▶ [Instruction A]:
Using the blog excerpt below, explain in one to three sentences why the writer and Aung loved their transparent bathroom door.
++++ Text excerpt
I didn't know it until Clarks told me so.

Aung bought a pair of shoes 2 weeks ago. It was a pair of tracking shoes he bought (tracking????) and after that, he placed it in the study room. On Monday, we went to J8 to get dinner and told him that his work shoes are a wreck and we should pop in to buy a pair of shoes if we have time. So we went to Hush puppies and he got a pair of shoes and we walked around and I asked him if he would want to get another pair of casual shoes and stuff like that and we went back home. When we reached home, Aung's mom exclaimed, " Why did we get another pair of shoes when Aung just bought a pair of new shoes?" She had assumed, I know about the shoes.

The shoes? What shoes? Aung took them out from the study room and showed me his "tracking" shoes and said, " they are not my usual shoes. I was thinking about them. They were on sale. I didn't know what to do with them and he laughed."  I wasn't laughing.

Something stirred in me that night. I couldn't quite sleep. No, I wasn't upset that Aung had bought a "senseless" pair of shoes. What shocked me was that, he didn't talk to me about buying the pair of shoes, He didn't tell me that he was looking at the shoes when he was thinking about them. He didn't even mentioned it when we were looking at shoes the very evening. I was honestly upset that we stopped "living" together.

Was it his fault? Not really. Perhaps the "small things" in life are not worth mentioning anymore because we have BIGGER things ( like when is the date of the excursion for the boys that we better remember). We used to have sms exchanges throughout the day sharing about stupid things and exciting things but because of work and stuff ( sometimes we do not reply or it seems mundane), we stopped totally.

Was it my fault? Perhaps. I am always so drowned in my world or busy playing with my friends that I do not stop and listen or even communicate. When we discuss things, the "boss" in me will normally go straight to the solution or convey my decision that there is no need for discussion etc.


I told Aung how I felt and what I feel. Guess it is a good start. I am thankful and grateful that Aung is always willing to embark on the "better" of us with positivity and tenderness. He did not brush it off and say , " Come on woman, it was just a pair of shoes! Just get on with LIFE! There is absolutely nothing wrong with us?" Instead, he texted me that I am such a big part of my life and the most interesting bun around.

This is really something to reflect upon as we are celebrating our 11th wedding anniversary at the corner of this month. Coke is not coke without fizz.

That's what Clarks told me. Thank God for that stupid pair of tracking shoes - They definitely put back some stuff on track!



 

August 19, 2015

Someone pressed the pause button

and before I knew it this is the very first entry I made in 2015.

Many times when I experienced something in life and I thought, I should update my blog, another experience came and after waves of waves of experiences, I find no footprints on the sand. Nothing that I remembered of.

I better write before I forget these experiences and memories. Forget how my boys talk. The conversations we have. How I feel about people, how I felt about God. How living was all about.

To kickstart, I want to jot down this observation I made.

In our young senseless days ( I still would have done it today, so still as senseless but not at all that young), we made our bathroom door in our room transparent. Yes - you see it all. When you poo, when you pee, when you shower, when and where you scratch ( okay it is very clear now) all could be seen clearly.

We had that door ( to my MIL's dismay) and we loved it. We loved it because NO ONE can come into our room to use our toilet and bathroom without having to close our master bedroom entirely - and it seems rude to be inside someone's master bedroom ALONE. It is just not a Chinese thing.
++++++++
++++ Records for the exercise
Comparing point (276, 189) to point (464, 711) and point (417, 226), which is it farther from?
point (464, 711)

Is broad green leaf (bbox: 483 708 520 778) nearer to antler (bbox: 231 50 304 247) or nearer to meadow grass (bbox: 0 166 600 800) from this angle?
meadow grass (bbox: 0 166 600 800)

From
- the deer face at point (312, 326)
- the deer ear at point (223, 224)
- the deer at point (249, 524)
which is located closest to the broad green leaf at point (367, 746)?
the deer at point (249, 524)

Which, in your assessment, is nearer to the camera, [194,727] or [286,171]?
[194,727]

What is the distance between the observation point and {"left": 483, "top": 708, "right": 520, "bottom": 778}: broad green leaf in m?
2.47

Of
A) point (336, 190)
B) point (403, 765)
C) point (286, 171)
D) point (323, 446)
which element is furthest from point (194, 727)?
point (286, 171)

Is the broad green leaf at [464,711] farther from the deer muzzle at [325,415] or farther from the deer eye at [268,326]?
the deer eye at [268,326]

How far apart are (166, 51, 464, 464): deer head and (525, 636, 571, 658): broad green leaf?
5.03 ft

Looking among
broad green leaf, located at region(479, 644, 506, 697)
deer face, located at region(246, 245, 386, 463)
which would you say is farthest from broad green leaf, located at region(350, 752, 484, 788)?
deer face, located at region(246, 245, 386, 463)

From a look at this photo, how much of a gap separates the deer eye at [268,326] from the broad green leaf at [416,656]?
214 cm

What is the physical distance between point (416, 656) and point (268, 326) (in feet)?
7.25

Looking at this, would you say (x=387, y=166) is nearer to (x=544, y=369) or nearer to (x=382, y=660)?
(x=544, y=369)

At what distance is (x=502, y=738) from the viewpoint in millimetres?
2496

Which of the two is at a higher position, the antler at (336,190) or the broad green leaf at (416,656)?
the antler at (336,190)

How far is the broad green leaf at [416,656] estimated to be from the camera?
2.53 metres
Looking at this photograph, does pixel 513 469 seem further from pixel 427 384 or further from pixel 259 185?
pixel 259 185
++++++++
▶ [Instruction B]:
How many lines of the listing above contain the string "bbox"?

▶ [Written solution A]:
They loved it because no one could come into their room to use their toilet and bathroom without closing their master bedroom entirely. The writer adds that it seems rude to be inside someone's master bedroom alone.

▶ [Written solution B]:
2